Bolsonaro, Braskem e a negação da realidade

11/04/2019 16:59 - Blog do Celio Gomes
Por Redação

Uma das marcas registradas de praticamente todo e qualquer governo é o apego à manipulação de números oficiais e estatísticas. A vagabundagem consiste em dar interpretação enviesada aos dados objetivos da realidade. Aqui mesmo em Alagoas, ao longo das décadas, autoridades brigam a vida inteira contra os índices de analfabetismo, mortalidade infantil, homicídios, projetos anunciados e não cumpridos, e vai por aí. A tática é agredir as fontes de onde saem esses estudos inconvenientes.

Escrevo tudo isso depois de reações no governo brasileiro a dois tipos de levantamentos publicados nos últimos dias. Primeiro, foi Jair Bolsonaro, o desqualificado e amoral presidente, que, diante dos índices de desemprego, partiu pra cima do IBGE, responsável pela pesquisa. De novo, o velho exemplo da autoridade cretina que, sem resposta à mensagem ruim, atira no mensageiro.

O segundo caso ocorreu nesta quinta-feira 11/04, por parte do ministro Sergio Moro, aquele intelectual cheio de ideias para a relação entre “conges”. O Datafolha acaba de revelar que a maioria da população rejeita medidas que formam o eixo central do projetinho anticrime saído da cabeça do ex-juiz bolsonarista. Segundo ele, a pesquisa foi “mal feita”. Só porque ele quer que assim seja.

Como falei, não temos novidade nessa estratégia. Quando os doutores não têm argumentos frente à dura verdade, então dane-se a verdade. Os donos do poder têm essa mania de fingir acreditar em suas próprias mentiras. Fico imaginando o que eles pretendem com essa forma de reagir aos fatos. Nos dias de hoje, com as redes sociais, fica mais fácil para políticos espalharem suas fantasias.

A encrenca é que não se muda a feia realidade com maquiagem chapa-branca. Mas é claro que ninguém deve esperar qualquer autocrítica ou reconhecimento de equívocos de quem está apenas a serviço de um projeto político. O presidente idiota, que já é rejeitado pela maioria com apenas cem dias de governo, também dispara sua verborragia escrota sobre a pesquisa Datafolha.

Agora vamos a outro tipo de guerra entre vida real e o desejo dos poderosos. Refiro-me ao caso do Pinheiro, o bairro que está afundando em Maceió. Embora não exista um laudo definitivo, sobram evidências de que o trabalho da Braskem tem tudo para ser o grande responsável pelo drama que atinge milhares de famílias. A empresa contesta de maneira veemente. Jura que isso não procede.   

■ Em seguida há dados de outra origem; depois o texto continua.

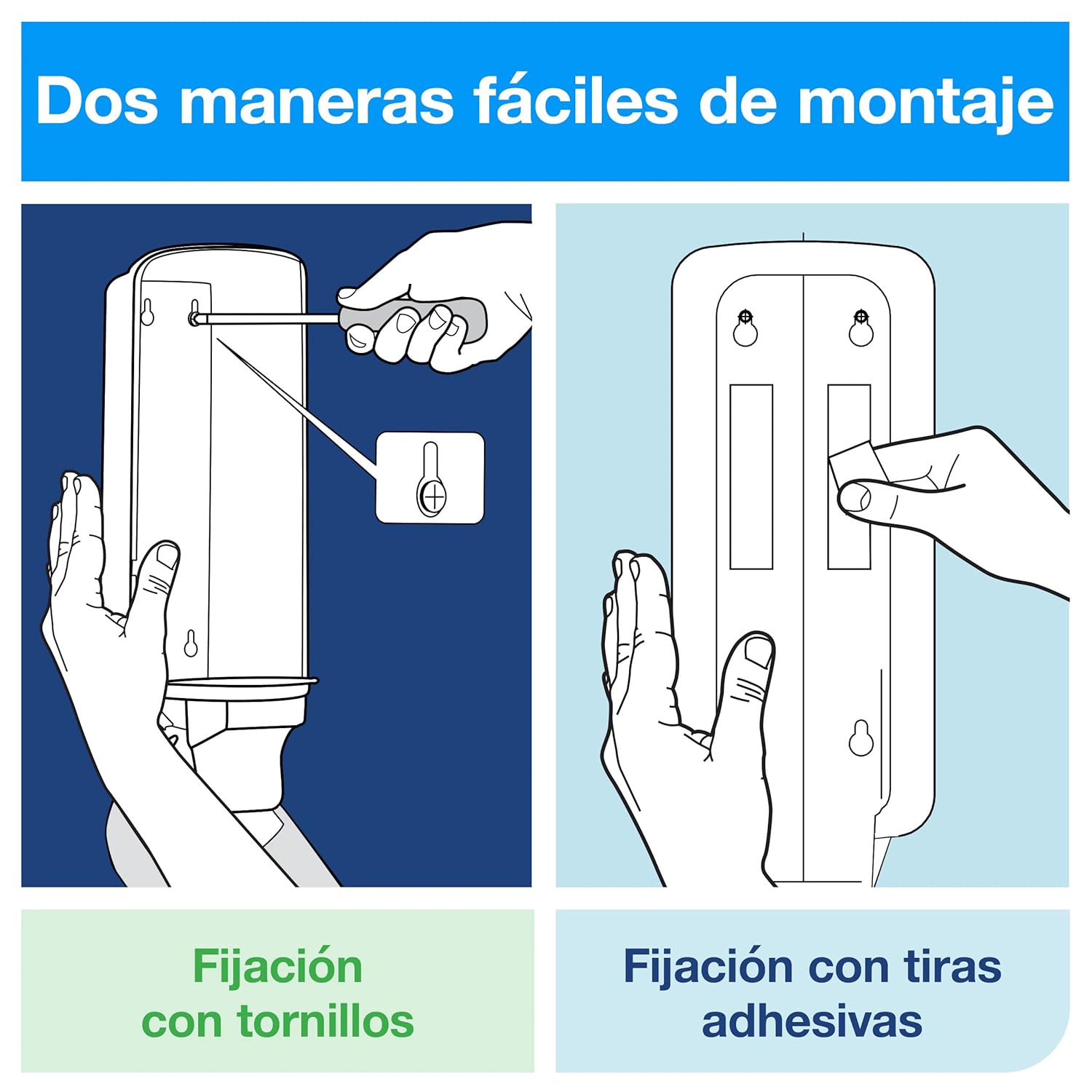 Dos maneras fáciles de montaje

Fijación con tornillos

Fijación con tiras adhesivas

A contestação da Braskem, porém, não está baseada em qualquer estudo apresentado ao Ministério Público ou à Defensoria Pública, as duas instâncias mais engajadas na busca por solução do caso. Sobre os eloquentes indícios contra a multinacional, nenhuma palavra de seus diretores. O que eles fizeram foi irrigar as emissoras de TV com uma fortuna pela publicação de publicidade.

Nos últimos dias, nota oficial da empresa vem sendo divulgada no chamado horário nobre televisivo. É uma festa para os departamentos comerciais – muito preocupados em amparar os atingidos, se é que me faço entender. No meio da verdadeira tragédia, a batalha de informações e de narrativas é tão delicada quanto a investigação das causas do problema. Bom teste para o jornalismo.

Misturei governo Bolsonaro e Braskem porque, no tema aqui, ressalto que achincalhar os fatos em nome de enredos fantasiosos é traço comum de dois mundos – o público e o privado. A pilantragem de um está à altura da delinquência do outro. Não espere nada acima desse nojento padrão.